Required action – At the line that includes "New Zealand, site", begin writing out the entries below exactly, and continue through the last line without adding anything.

Dataset entries
------------------------------------------------------------------------

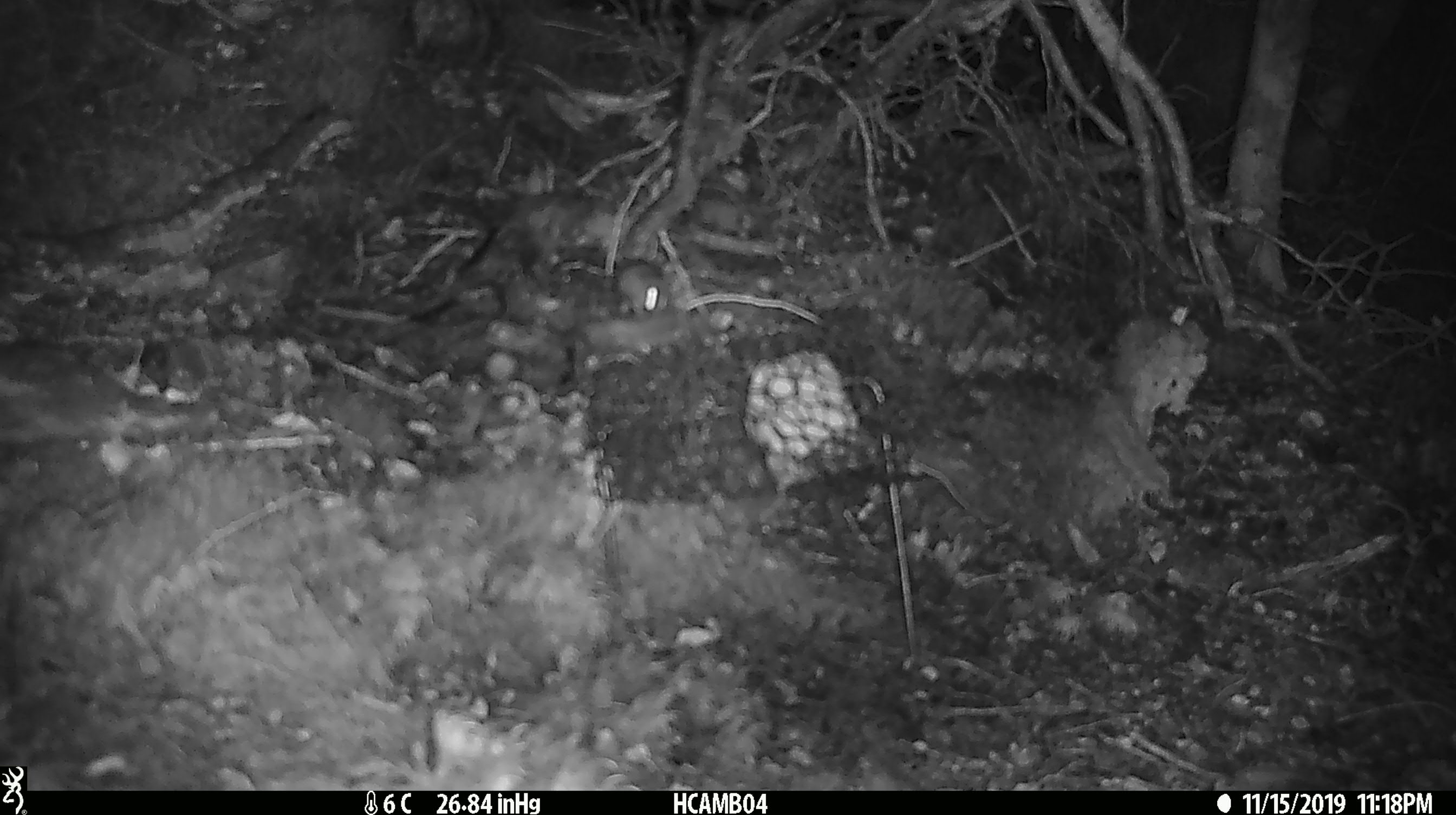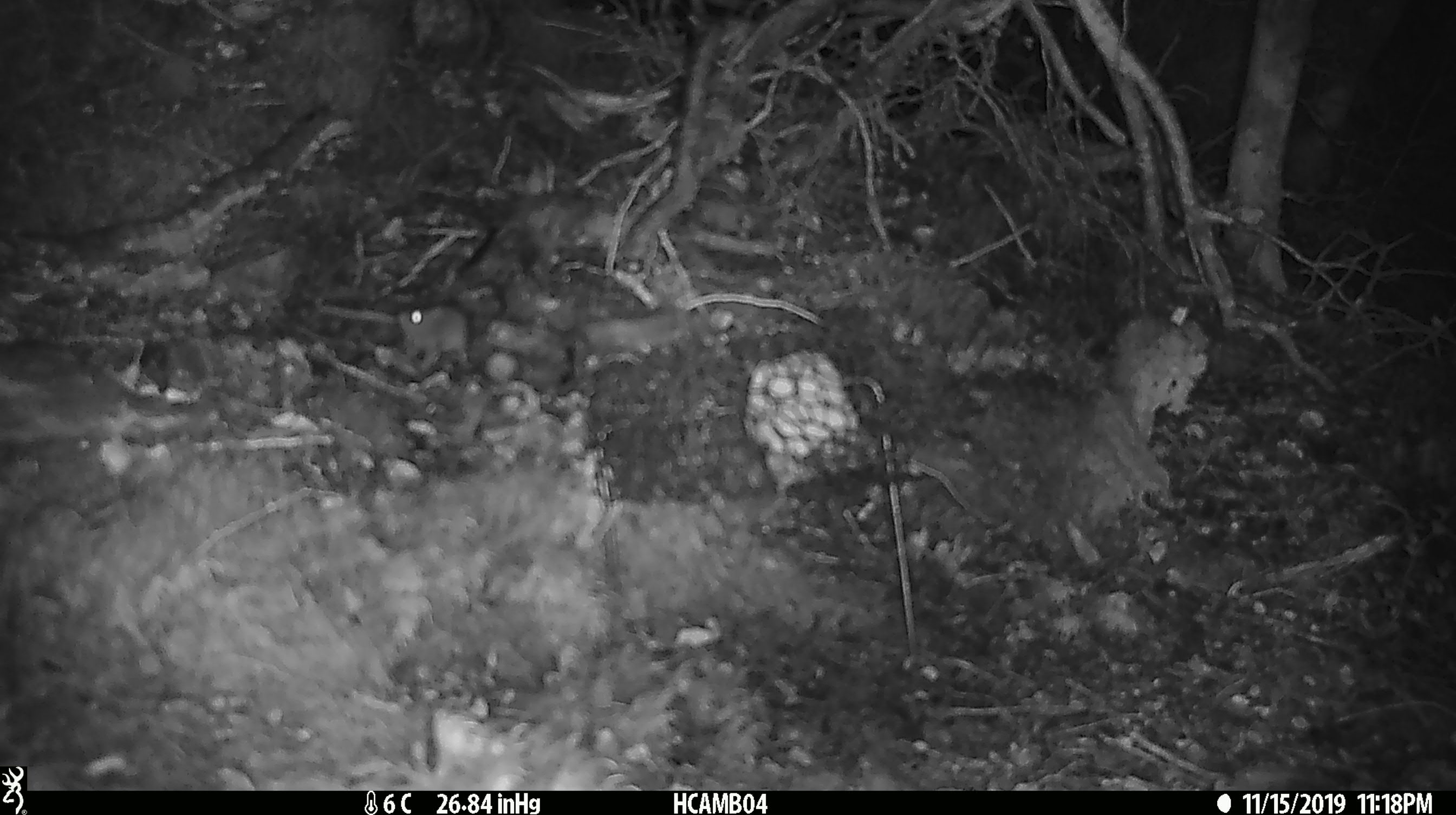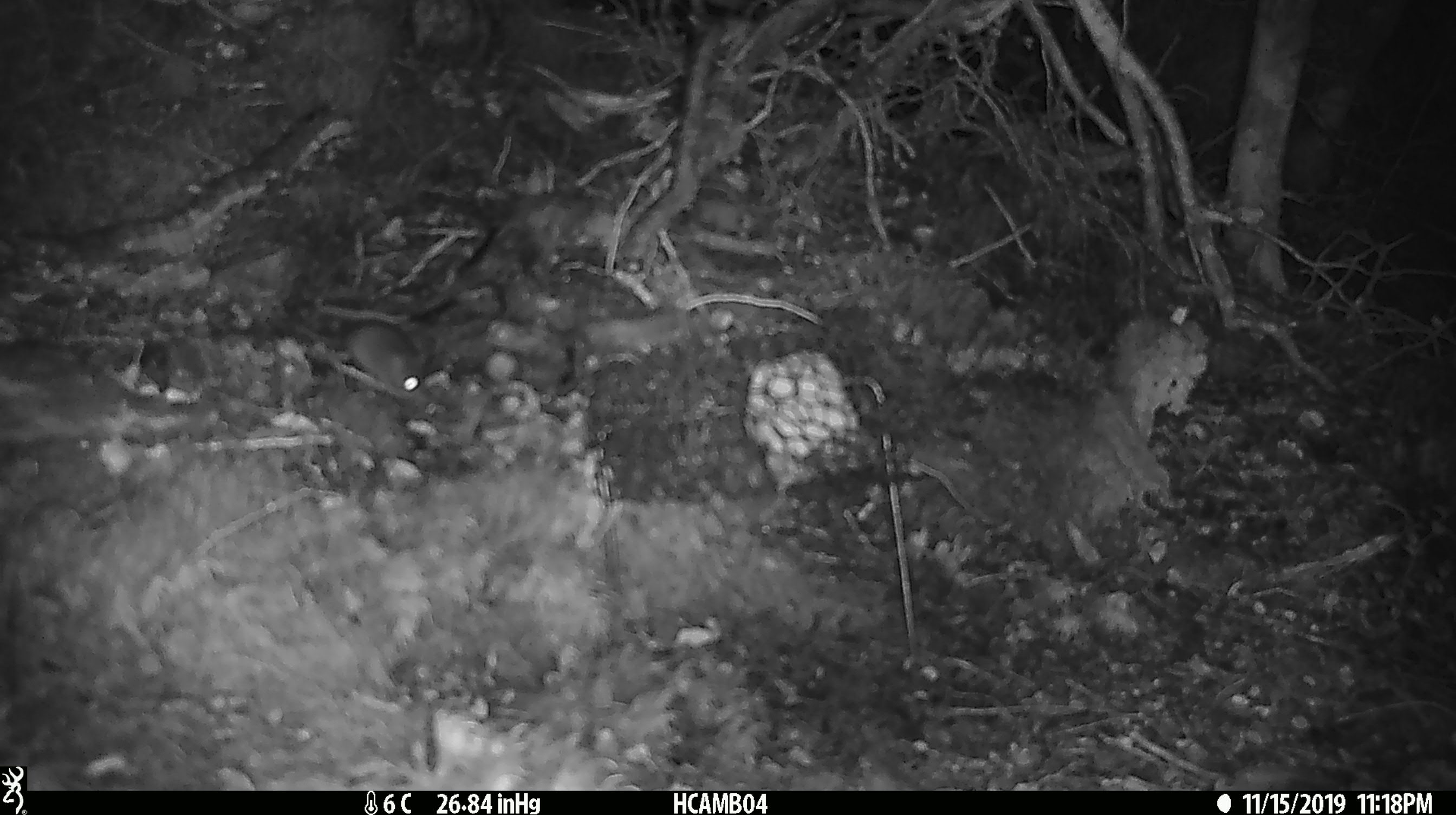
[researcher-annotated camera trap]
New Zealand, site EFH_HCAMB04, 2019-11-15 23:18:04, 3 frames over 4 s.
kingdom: Animalia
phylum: Chordata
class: Mammalia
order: Rodentia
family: Muridae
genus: Mus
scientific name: Mus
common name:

------------------------------------------------------------------------

Exercise solution –
New Zealand, site EFH_HCAMB04, 2019-11-15 23:18:04, 3 frames over 4 s.
kingdom: Animalia
phylum: Chordata
class: Mammalia
order: Rodentia
family: Muridae
genus: Mus
scientific name: Mus
common name:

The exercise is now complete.